Your reply should reproduce each line below exactly and carry none of the pictures.

+-------+

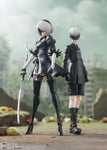 NieR: Automata Ver1.1a S.H.Figuarts 2B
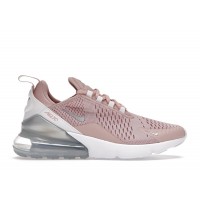 Женские Nike Air Max 270 Pink Oxford (W)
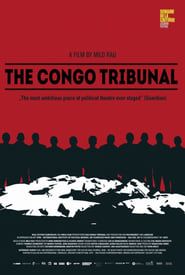 The Congo Tribunal series tv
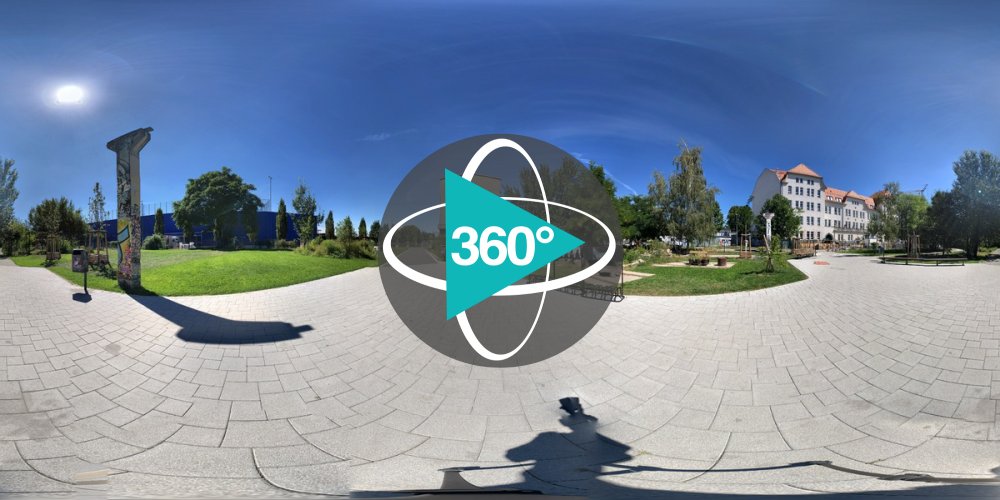 360° - Akteur*innen im Wriezener Park
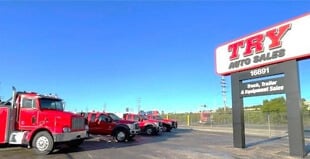 Try Auto Sales Corp.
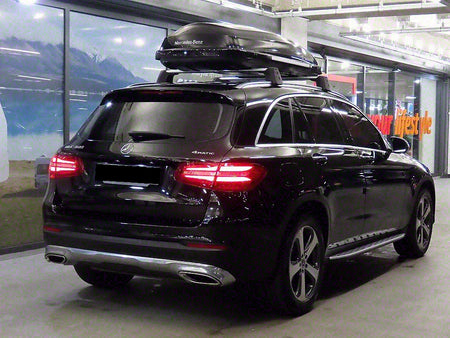 Mercedes-Benz GLC-Class — photo 04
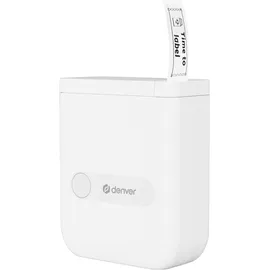 Denver MBP-16W Weiß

+-------+

→ ANSWER BOX
 NieR: Automata Ver1.1a S.H.Figuarts 2B
 Женские Nike Air Max 270 Pink Oxford (W)
 The Congo Tribunal series tv
 360° - Akteur*innen im Wriezener Park
 Try Auto Sales Corp.
 Mercedes-Benz GLC-Class — photo 04
 Denver MBP-16W Weiß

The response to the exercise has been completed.